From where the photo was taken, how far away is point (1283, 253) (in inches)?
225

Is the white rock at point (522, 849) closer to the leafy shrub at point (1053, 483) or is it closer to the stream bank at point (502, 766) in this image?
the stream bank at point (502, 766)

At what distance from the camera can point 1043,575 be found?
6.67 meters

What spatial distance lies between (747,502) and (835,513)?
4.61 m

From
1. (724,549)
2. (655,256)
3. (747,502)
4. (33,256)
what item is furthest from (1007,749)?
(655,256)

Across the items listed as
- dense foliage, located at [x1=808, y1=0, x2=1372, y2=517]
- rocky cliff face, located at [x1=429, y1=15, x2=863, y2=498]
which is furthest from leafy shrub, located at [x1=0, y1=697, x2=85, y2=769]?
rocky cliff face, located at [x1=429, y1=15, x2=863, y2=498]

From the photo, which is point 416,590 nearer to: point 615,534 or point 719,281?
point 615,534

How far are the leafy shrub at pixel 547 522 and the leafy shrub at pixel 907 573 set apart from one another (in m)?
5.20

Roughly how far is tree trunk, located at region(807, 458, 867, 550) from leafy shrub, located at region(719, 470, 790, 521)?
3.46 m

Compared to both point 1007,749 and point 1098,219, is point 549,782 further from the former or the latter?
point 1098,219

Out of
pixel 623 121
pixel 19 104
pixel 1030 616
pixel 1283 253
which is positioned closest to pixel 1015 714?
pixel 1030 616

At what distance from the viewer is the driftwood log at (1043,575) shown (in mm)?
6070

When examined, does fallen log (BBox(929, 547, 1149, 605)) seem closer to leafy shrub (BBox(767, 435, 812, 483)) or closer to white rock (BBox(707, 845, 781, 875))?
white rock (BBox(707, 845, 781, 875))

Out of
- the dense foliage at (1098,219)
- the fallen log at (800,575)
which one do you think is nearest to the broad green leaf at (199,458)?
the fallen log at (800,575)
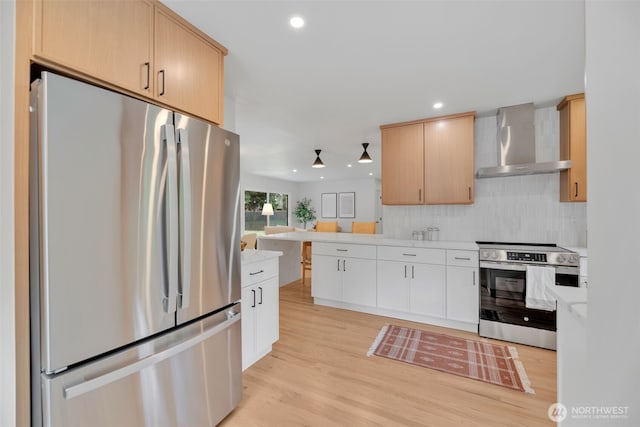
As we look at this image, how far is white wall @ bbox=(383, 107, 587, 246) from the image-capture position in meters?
2.99

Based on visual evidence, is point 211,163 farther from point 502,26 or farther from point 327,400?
point 502,26

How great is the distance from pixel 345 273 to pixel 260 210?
19.0 feet

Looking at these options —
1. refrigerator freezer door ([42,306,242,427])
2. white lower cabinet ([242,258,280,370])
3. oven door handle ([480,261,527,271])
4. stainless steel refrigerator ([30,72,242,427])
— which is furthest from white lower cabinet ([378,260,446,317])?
stainless steel refrigerator ([30,72,242,427])

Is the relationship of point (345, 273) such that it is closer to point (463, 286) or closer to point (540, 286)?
point (463, 286)

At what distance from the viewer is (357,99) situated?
9.19 ft

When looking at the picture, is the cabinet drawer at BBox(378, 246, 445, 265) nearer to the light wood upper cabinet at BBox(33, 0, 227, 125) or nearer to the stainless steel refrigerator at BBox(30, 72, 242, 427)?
the stainless steel refrigerator at BBox(30, 72, 242, 427)

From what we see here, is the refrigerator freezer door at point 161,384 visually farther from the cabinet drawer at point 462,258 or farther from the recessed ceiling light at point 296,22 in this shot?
the cabinet drawer at point 462,258

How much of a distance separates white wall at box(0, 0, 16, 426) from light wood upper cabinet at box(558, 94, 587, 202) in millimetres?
3979

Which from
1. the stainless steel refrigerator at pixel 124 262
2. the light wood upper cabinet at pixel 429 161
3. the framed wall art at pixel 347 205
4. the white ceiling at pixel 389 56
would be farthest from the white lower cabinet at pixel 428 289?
the framed wall art at pixel 347 205

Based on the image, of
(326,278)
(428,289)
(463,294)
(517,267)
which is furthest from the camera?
(326,278)

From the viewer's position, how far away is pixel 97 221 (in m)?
1.07

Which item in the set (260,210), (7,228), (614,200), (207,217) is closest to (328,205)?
(260,210)

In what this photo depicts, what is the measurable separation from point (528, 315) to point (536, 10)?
8.33 feet

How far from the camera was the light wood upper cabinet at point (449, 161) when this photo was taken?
3.19 meters
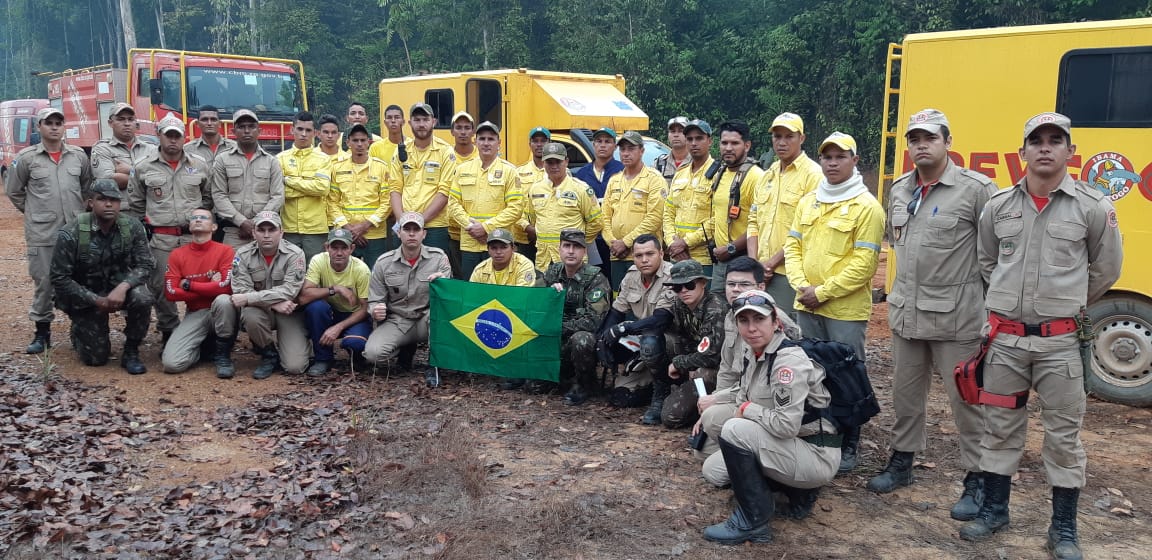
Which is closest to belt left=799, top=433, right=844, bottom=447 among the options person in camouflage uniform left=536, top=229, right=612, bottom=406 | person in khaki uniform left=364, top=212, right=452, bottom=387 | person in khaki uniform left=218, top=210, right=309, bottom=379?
person in camouflage uniform left=536, top=229, right=612, bottom=406

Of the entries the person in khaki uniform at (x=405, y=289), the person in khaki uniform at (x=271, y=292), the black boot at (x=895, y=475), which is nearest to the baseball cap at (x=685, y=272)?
the black boot at (x=895, y=475)

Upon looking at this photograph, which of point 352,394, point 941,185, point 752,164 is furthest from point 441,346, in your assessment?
point 941,185

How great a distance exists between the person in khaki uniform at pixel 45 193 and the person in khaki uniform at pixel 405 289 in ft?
9.69

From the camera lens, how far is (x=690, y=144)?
731 centimetres

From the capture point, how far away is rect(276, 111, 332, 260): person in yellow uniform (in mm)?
8758

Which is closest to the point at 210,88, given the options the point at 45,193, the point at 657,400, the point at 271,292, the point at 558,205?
the point at 45,193

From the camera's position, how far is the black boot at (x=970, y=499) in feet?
16.2

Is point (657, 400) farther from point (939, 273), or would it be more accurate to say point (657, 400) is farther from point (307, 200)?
point (307, 200)

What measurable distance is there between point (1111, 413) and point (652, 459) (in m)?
3.90

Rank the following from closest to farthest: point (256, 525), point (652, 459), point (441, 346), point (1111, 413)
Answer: point (256, 525) < point (652, 459) < point (1111, 413) < point (441, 346)

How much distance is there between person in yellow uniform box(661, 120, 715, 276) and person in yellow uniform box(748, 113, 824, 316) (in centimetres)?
83

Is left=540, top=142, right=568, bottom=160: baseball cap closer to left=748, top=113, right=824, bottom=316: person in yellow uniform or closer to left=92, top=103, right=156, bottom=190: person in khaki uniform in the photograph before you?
left=748, top=113, right=824, bottom=316: person in yellow uniform

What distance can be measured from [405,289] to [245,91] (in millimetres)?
10873

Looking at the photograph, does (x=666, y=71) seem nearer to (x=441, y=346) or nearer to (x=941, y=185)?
(x=441, y=346)
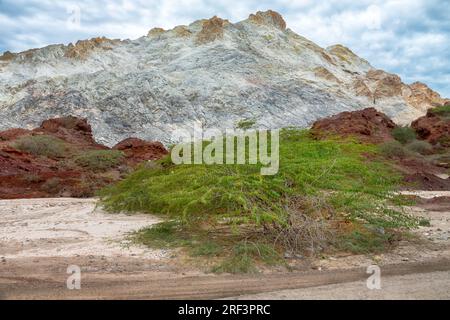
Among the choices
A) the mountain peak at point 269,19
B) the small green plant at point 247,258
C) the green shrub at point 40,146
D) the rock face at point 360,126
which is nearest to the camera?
the small green plant at point 247,258

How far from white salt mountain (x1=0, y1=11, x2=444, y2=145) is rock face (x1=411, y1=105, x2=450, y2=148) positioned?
12467mm

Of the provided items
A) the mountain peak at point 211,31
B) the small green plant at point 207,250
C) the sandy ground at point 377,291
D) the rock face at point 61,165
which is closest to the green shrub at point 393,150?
the rock face at point 61,165

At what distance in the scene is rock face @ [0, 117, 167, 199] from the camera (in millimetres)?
20961

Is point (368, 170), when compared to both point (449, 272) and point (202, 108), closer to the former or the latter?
point (449, 272)

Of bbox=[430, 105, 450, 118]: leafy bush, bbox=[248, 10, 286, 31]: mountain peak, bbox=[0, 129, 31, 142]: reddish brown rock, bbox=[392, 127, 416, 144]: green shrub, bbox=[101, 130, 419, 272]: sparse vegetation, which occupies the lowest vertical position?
bbox=[101, 130, 419, 272]: sparse vegetation

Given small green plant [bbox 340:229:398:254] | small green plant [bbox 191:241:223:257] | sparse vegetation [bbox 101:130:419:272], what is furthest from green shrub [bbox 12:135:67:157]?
small green plant [bbox 340:229:398:254]

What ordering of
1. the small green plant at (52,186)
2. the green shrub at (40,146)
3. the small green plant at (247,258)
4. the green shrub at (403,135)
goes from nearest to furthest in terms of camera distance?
the small green plant at (247,258), the small green plant at (52,186), the green shrub at (40,146), the green shrub at (403,135)

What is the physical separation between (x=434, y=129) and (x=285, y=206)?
32.0 metres

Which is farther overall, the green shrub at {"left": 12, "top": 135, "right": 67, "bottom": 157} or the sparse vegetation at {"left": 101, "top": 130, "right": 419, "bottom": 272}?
the green shrub at {"left": 12, "top": 135, "right": 67, "bottom": 157}

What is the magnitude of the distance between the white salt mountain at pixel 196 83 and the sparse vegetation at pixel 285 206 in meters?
34.9

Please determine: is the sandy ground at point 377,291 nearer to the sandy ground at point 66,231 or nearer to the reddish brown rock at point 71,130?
the sandy ground at point 66,231

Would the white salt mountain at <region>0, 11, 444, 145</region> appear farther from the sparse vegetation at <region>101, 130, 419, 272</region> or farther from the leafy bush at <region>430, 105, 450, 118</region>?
the sparse vegetation at <region>101, 130, 419, 272</region>

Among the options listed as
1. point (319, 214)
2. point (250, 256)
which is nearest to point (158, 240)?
point (250, 256)

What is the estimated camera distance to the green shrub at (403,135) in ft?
116
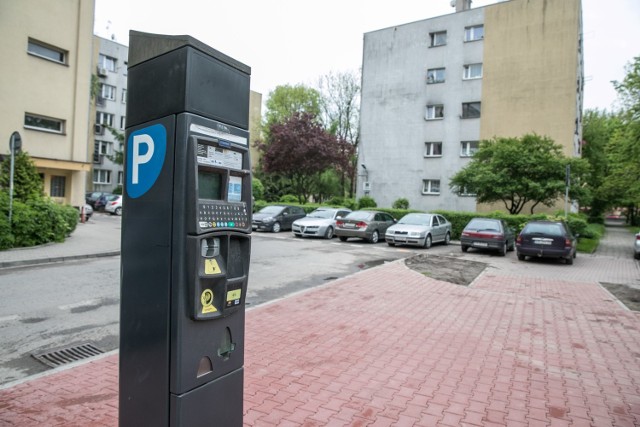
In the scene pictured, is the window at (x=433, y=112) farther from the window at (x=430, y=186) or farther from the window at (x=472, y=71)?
the window at (x=430, y=186)

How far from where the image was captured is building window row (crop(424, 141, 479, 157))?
28.4m

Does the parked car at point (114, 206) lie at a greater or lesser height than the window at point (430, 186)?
lesser

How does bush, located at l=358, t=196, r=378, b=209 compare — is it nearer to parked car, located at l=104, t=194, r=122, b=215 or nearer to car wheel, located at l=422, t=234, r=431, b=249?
car wheel, located at l=422, t=234, r=431, b=249

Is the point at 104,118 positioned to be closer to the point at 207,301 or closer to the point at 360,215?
the point at 360,215

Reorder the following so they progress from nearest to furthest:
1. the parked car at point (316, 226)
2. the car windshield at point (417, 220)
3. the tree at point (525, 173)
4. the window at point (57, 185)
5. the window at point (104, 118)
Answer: the car windshield at point (417, 220) → the parked car at point (316, 226) → the tree at point (525, 173) → the window at point (57, 185) → the window at point (104, 118)

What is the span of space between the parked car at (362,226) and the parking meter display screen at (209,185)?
56.0 feet

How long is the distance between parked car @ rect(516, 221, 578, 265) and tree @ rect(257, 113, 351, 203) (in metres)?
20.3

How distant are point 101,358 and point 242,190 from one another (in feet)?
10.6

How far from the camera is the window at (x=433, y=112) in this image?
29594 millimetres

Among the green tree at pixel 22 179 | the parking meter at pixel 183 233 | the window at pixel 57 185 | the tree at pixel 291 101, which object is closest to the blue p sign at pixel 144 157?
the parking meter at pixel 183 233

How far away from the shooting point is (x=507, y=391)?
4.14 metres

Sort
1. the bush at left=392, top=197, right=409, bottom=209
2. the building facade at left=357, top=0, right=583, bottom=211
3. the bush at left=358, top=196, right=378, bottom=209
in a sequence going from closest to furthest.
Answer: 1. the building facade at left=357, top=0, right=583, bottom=211
2. the bush at left=392, top=197, right=409, bottom=209
3. the bush at left=358, top=196, right=378, bottom=209

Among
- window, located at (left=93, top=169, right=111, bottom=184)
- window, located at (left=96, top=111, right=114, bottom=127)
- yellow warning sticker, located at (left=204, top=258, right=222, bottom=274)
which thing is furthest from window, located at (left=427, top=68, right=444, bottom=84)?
window, located at (left=93, top=169, right=111, bottom=184)

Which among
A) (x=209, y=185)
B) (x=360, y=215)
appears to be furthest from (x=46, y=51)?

TASK BRIEF: Reproduce the lines word for word, starting at the one holding "How far away from" and ending at the final line of the material above.

EXERCISE RESPONSE:
How far away from the shooting point is (x=507, y=391)?
4.14 metres

Sort
1. the bush at left=392, top=197, right=409, bottom=209
2. the building facade at left=357, top=0, right=583, bottom=211
3. the bush at left=358, top=196, right=378, bottom=209
in a sequence going from closest to furthest.
Answer: 1. the building facade at left=357, top=0, right=583, bottom=211
2. the bush at left=392, top=197, right=409, bottom=209
3. the bush at left=358, top=196, right=378, bottom=209

Among
- window, located at (left=93, top=169, right=111, bottom=184)
- window, located at (left=96, top=111, right=114, bottom=127)
- yellow warning sticker, located at (left=204, top=258, right=222, bottom=274)
which thing is furthest from window, located at (left=427, top=68, right=444, bottom=84)?
window, located at (left=93, top=169, right=111, bottom=184)

Which among
A) (x=209, y=185)
B) (x=360, y=215)
appears to be furthest from (x=46, y=51)?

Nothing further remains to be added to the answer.